Rapaport Magazine

Antwerp

By Marc Goldstein
Market Suffers Indigestion

Less than two months before the New Year, the mood is far from optimistic — at least within the diamond pipeline. More enthusiastic are those companies that are more vertically integrated, with direct access to the retail market and the consumers. Retailers are reported to be still buying, even if quantities are not as large as hoped for. It’s not rare to hear that given the current situation, profit can only be made by not going through two or three intermediaries. In other words, the current stagnation points to the fact that there might still be too many companies in the business. “We’ve been very lucky that we did well during the beginning of October,” said Axel Beck of Beck Diamonds. “Retailers are still buying. The expectations for the U.S. market are steady, which will help. Having said that, the general mood is depressed.”
   Diamonds may be forever, but growth isn’t. After a double-digit growth rate, China is seeking some air. “We’re facing the consequences of the weakness in Chinese demand. Jewelry chains are reported to be closing shops, which results in inventory being transferred to the remaining shops. Those outlets therefore have more goods to sell and we’ll have to wait until this process is over before seeing orders coming back to us. This absorption process started this year and we expect that it may last at least throughout the first half of 2016. Consequently, there’s no need to say that it’s certainly no time to flood the pipeline with rough,” Beck emphasized. Actually, it’s not news that sales can’t be high all the time. But the problem here is that people didn’t expect — and weren’t prepared for — stagnation to last so long, which according to some industry players has been ongoing since June 2014. One diamantaire stressed that even in 2008, the real crisis didn’t last more than a good six months, at least in the trade.

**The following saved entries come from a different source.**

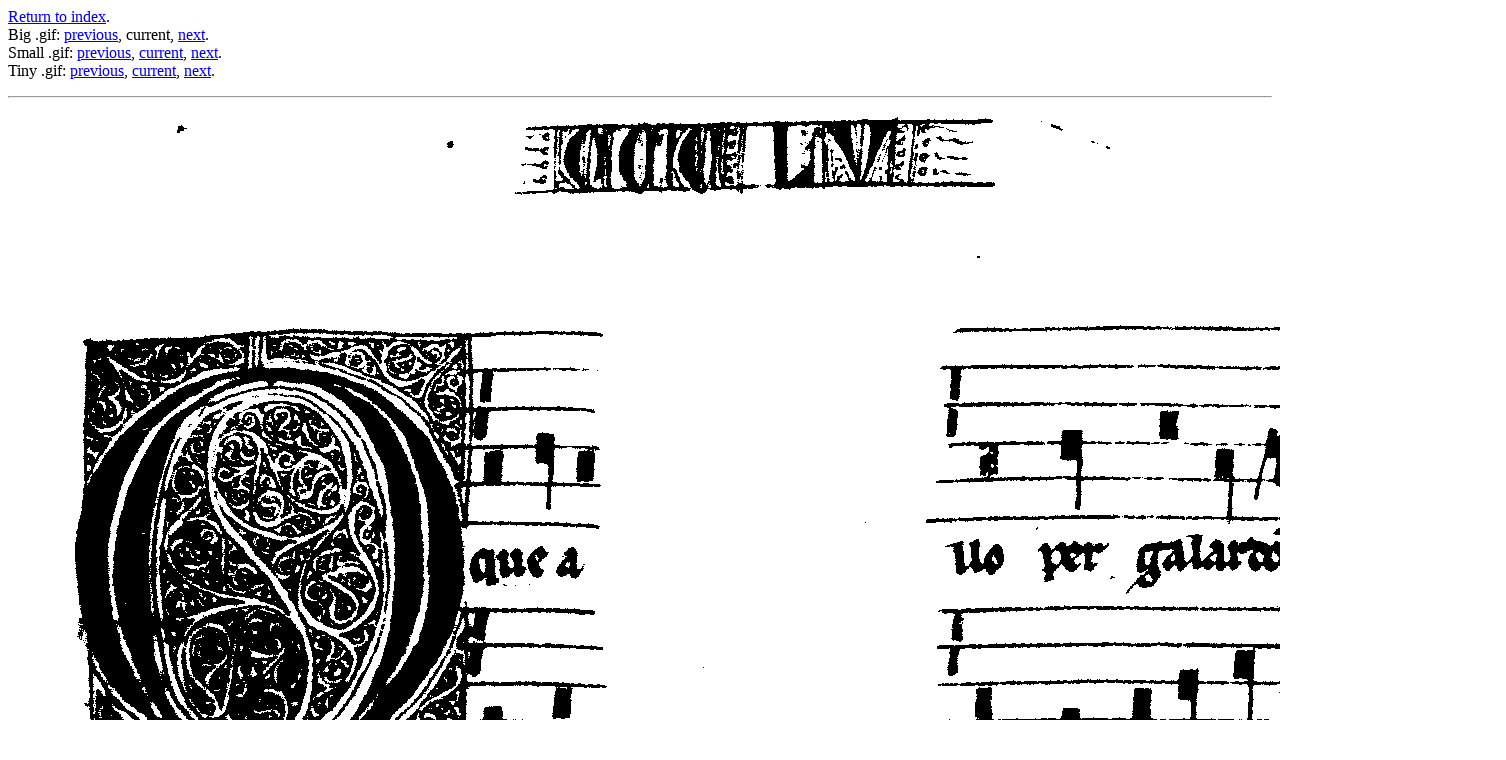

--- FILE ---
content_type: text/html; charset=UTF-8
request_url: http://www.pbm.com/~lindahl/cantigas/facsimiles/E/634.html
body_size: 808
content:

<html><head><title>Cantigas de Santa Maria, E Codex</title></head>
<body>

<a href="http://www.pbm.com/~lindahl/cantigas/facsimilies/E/">Return to index</a>.<br>
Big .gif: <a href="633.html">previous</a>, current, <a href="635.html">next</a>.<br>
Small .gif: <a href="633small.html">previous</a>, <a href="634small.html">current</a>, <a href="635small.html">next</a>.<br>
Tiny .gif: <a href="633smallsmall.html">previous</a>, <a href="634smallsmall.html">current</a>, <a href="635smallsmall.html">next</a>.<br>
<p><hr><p>
<img src="634.gif">

<p><hr><p>

<a href="http://www.pbm.com/~lindahl/cantigas/facsimilies/E/">Return to index</a>.

<p><hr><p>

<address>
<a href="http://www.pbm.com/~lindahl/home.html">Greg Lindahl</a>
(<a href="mailto:lindahl@pbm.com">lindahl@pbm.com</a>)
</address>
</body></html>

Marketing Makes the Difference
   “As a vertically integrated diamantaire and jewelry manufacturer, we see the current times as an announced disaster,” said Charles Friedrich of Flanders Cut International. “Rough is very likely to drop and bankruptcies will happen. We’re not talking anymore of smaller companies, many of which are gone already. But it’s among the medium and large companies that problems will occur. As far as we’re concerned, we’re doing a tremendous amount of marketing, which makes all the difference. If we didn’t have our marketing support, we’d be pretty bad off, as many others are. We’re in a niche market and, most important of all, there’s no overabundance of goods there. Furthermore, we’re active in Europe mainly, and across the world as well, which tends to confirm that mastering quantities is a must if profit is to be maintained,” he elaborated.

Stuck in the Pipeline
   The view from Antwerp is that globally, more and more stones are getting stuck in the pipeline. The prevailing opinion is that manufacturers and traders must refrain from buying, with the emphasis on the fact that it will take more than giving 20 percent off to get customers to resume buying. It’s not a question of prices, which causes people to lose confidence, but an issue of quantity. Furthermore, it’s been reported that new banks would be interested in financing the trade, which is seen as very negative. Diamantaires are aware that there’s already too much financing in the trade, which has been causing all the overload in the pipeline.
   A major diamond manufacturer, who insisted on remaining anonymous, revealed that some producers will now be implementing a new kind of strategy. “Even if it’s true that major companies like us can refuse goods and that globally all producers are reducing their sights, there may be more to it than meets the eye. For example, let’s assume that Producer X wants to sell $350 million at a given sight, but that all in all, after using their refusal rights, sightholders end up purchasing only $200 million at a symbolic price of $1,000 a box. Nothing prevents Producer X from contacting a given number of dedicated sightholders afterwards and offering to sell them the remaining $150 million goods for say $900 a box. In turn, those sightholders can then immediately resell the goods at $950, leaving even some room for the final buyers to manufacture and still make a tiny profit. But then, while Producer X reaches his $350 million sales, and some sightholders do make a profit, what’s to become of those who paid $1,000? They are doomed to lose money one way or another. And it becomes a vicious cycle with an unnecessary quantity of rough again being forced into the pipeline.” It has been reported that this practice had been initiated a couple of months ago. If true, this would mean that diamantaires may not be the only ones to be shortsighted, because eventually, everybody, including the producers, end up suffering when the pipeline gets choked with goods.